By Courtney Sherwood
PORTLAND Ore. (Reuters) - Dozens of new wildfires could break out across U.S. west coast states on Monday and into Tuesday, officials warned, just as crews begin to get a handle on conflagrations that have burned more than 500,000 acres in California, Washington and Oregon.
Several dozen major fires still threaten more than 1,000 homes in the three states, and heavy smoke poses a threat to people with breathing difficulties in several communities, fire officials said.
The National Weather Service said on Monday that dry thunderstorms, which bring lightning but little rain, are likely to spark new fires across a tinder-dry region that has been suffering severe drought.
That prompted weather officials to place all of Oregon, two thirds of Washington and much of northern California under a red flag warning on Monday, meteorologist Shawn Weagle said, meaning conditions are ripe for wildfire ignition and rapid propagation.
In California, two fires in the Klamath National Forest are threatening 794 homes and about 90 commercial buildings, the National Wildfire Coordinating Group said on Monday. The so-called Lodge Lightning complex of blazes is threatening another 60 structures in Mendocino County, it said.

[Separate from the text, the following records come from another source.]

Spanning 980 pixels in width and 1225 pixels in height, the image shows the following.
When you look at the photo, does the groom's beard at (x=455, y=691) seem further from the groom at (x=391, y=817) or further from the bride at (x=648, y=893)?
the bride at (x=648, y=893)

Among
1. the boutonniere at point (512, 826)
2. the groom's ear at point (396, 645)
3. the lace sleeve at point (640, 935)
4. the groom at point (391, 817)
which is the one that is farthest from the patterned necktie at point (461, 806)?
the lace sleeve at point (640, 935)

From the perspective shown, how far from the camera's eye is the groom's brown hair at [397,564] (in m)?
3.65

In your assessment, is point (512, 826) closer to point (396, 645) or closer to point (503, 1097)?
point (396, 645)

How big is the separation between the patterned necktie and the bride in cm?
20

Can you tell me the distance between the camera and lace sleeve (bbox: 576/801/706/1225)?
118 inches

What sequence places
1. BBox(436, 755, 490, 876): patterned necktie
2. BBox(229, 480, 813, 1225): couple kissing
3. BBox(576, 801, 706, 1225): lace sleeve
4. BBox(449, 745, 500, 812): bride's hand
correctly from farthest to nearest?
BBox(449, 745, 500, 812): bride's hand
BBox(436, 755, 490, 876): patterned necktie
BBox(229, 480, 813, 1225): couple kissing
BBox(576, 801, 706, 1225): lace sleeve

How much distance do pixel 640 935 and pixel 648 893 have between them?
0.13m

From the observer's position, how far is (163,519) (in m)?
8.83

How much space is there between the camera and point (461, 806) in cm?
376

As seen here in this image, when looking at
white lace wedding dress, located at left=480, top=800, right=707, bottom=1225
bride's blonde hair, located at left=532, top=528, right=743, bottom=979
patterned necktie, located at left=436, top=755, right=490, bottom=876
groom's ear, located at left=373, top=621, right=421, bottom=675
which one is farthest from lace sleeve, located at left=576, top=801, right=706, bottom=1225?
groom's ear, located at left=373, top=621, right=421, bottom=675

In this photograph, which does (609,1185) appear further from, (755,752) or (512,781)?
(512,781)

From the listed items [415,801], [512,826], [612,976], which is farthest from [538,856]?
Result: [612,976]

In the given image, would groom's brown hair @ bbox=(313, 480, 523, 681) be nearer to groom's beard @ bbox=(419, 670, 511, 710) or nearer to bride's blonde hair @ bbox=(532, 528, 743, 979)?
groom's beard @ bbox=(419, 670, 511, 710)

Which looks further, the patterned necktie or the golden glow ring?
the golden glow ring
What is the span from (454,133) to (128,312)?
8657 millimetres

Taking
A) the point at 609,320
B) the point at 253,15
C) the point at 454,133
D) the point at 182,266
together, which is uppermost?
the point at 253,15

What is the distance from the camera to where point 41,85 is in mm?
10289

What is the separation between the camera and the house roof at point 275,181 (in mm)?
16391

Evacuations have been lifted in Shasta County, where the Eiler Fire destroyed seven residences, two businesses and 14 other buildings, officials said.
Crews are gaining the upper hand against the most threatening fires across the state, said Dennis Mathisen, spokesman for the California Department of Forestry.
"We are holding personnel beyond their normal shifts to make sure we are in position to attack if there are more fires from lightning," Mathisen said.
In eastern and central Washington, about 10 wildfires are threatening as many as 1,000 homes, according to the Washington State Department of Natural Resources.
Firefighters fear winds forecast on Monday could fan blazes, including the Devil's Elbow Complex, a series of four wildfires on the Colville Indian Reservation in northeastern Washington that has charred over 17,000 acres during the past week.
"Fuels have been extremely dry and they are going to be even drier today," a spokesman for the fire crews said.
At Oregon's 5 Mile Fire, the risk of damage to a major power transmission line had passed on Monday morning. But firefighters had to halt air operations temporarily because of thick smoke, and they warned people with breathing problems to stay indoors.